§ JOB 1
In the text about the Dakota Access pipeline, rewrite the paragraph beginning "The response zone for an oil spill" in two shorter sentences, keeping its main facts.
§ JOB 2
Summarize the text about the Dakota Access pipeline in two sentences.
§ JOB 3
Using the text about the Dakota Access pipeline, decide whether each statement agrees with it. Answer yes or no, and quote the deciding words.
(a) Lake Oahe's elevation is 12 feet higher than it was two years earlier.
(b) Don Holmstrom is a retired director of the U.S. Chemical Safety Board's Denver office.
(c) The Tribal Emergency Response Commission has seen a full copy of the pipeline's current emergency plan.

Water Released Into the Missouri River Compromises Emergency Plans for Dakota Access Pipeline and Puts Reservation at Risk

FORT YATES, North Dakota (1/27/2022) – Newly elected Standing Rock Sioux Tribal Chairperson Janet Alkire is calling upon the Army Corps of Engineers to take immediate measures to prevent disaster, should the Dakota Access pipeline (DAPL) leak under Lake Oahe, the Tribe’s sole source of fresh drinking water.

Low water levels at the lake, caused by what Alkire calls “misplaced priorities in the operation of Oahe and the other dams on the Missouri River” could render DAPL’s emergency plans for spill cleanup infeasible. “If an oil spill were to occur today, the plans submitted for remediation at Lake Oahe probably couldn’t be implemented,” she says. “Equipment required for the containment of a spill, even if deployed in a timely manner, could not reach the response zone.”

Doug Crow Ghost, Administrator of the Tribe’s Water Resources Department, says that emergency plans he’s seen to address a potential spill by Dakota access fail to take into account the lake’s significantly fluctuating water levels. “Lake Oahe’s elevation is 12 feet below what it was two years ago today, but the Corps continues to release water at Oahe as if it is business as usual,” Crow Ghost says.

The response zone for an oil spill is almost entirely within the Standing Rock Reservation. Tribal leaders expressed concern that DAPL’s operator, Energy Transfer, would not be able to get the equipment needed to contain such a spill onto the ice and into the water at Lake Oahe at the designated location. “Roads leading to the river and most access points on the reservation in the vicinity of the pipeline are not usable at the present time,” says Crow Ghost.

Don Holmstrom is a retired Director of the U.S. Chemical Safety Board’s Denver office, now serving as the Standing Rock Sioux Tribe’s emergency planning consultant. According to Holstrom, Energy Transfer’s existing oil spill response plans are woefully inadequate. “As the Tribe’s technical reports have detailed, existing plans are inconsistent with Energy Transfer’s own spill model, which seriously impairs effective oil spill mitigation,” Holmstrom says. “Spill response under adverse conditions such as a low Lake Oahe water level or the harsh winter environment of North Dakota, including an oil spill under ice, are seriously lacking.”

Standing Rock leaders say that a failure to cooperate with the Tribe by Energy Transfer has only exacerbated the danger. According to Holmstrom, Standing Rock’s Tribal Emergency Response Commission (TERC) has never seen a full copy of the pipeline’s current emergency plan. “The Corps has failed to provide the Standing Rock TERC the most recent, unredacted response plans. Coordination and transparency with the TERC have been non-existent,” he says.

§ MATERIAL PROVIDED

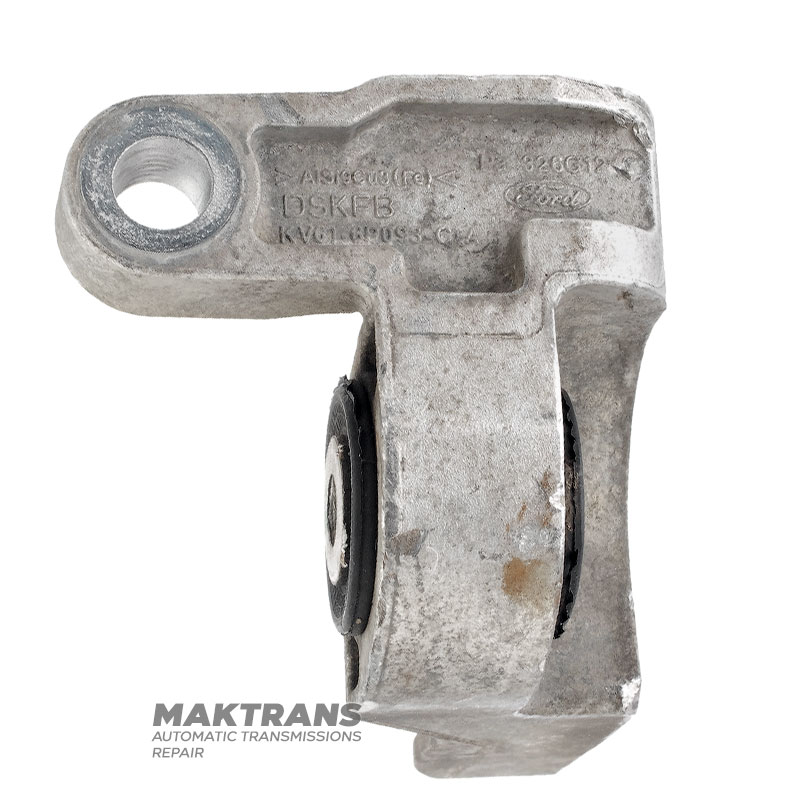 FORD 8F35 Transmission Mounting Bracket — KV61-6P093-CA, 2244032 (FORD Transit/Tourneo Connect CHC, 2013-up)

§ REPLY 1
The oil spill response zone lies almost entirely on the Standing Rock Reservation. Tribal leaders fear that Energy Transfer could not get containment equipment onto the ice and into Lake Oahe at the designated location, and Doug Crow Ghost says the roads to the river and most nearby access points on the reservation are currently unusable.

§ REPLY 2
Standing Rock Sioux Tribal Chairperson Janet Alkire is calling on the Army Corps of Engineers to act against a possible Dakota Access pipeline leak under Lake Oahe, the Tribe's only source of fresh drinking water, and says low water levels could make the pipeline's spill cleanup plans infeasible. Tribal officials add that Energy Transfer's response plans do not account for the lake's fluctuating water levels and fall short in harsh winter conditions, and that the Tribe's emergency response commission has never seen a full copy of the current plan.

§ REPLY 3
(a) No: "Lake Oahe’s elevation is 12 feet below what it was two years ago today"
(b) Yes: "Don Holmstrom is a retired Director of the U.S. Chemical Safety Board’s Denver office"
(c) No: "has never seen a full copy of the pipeline’s current emergency plan"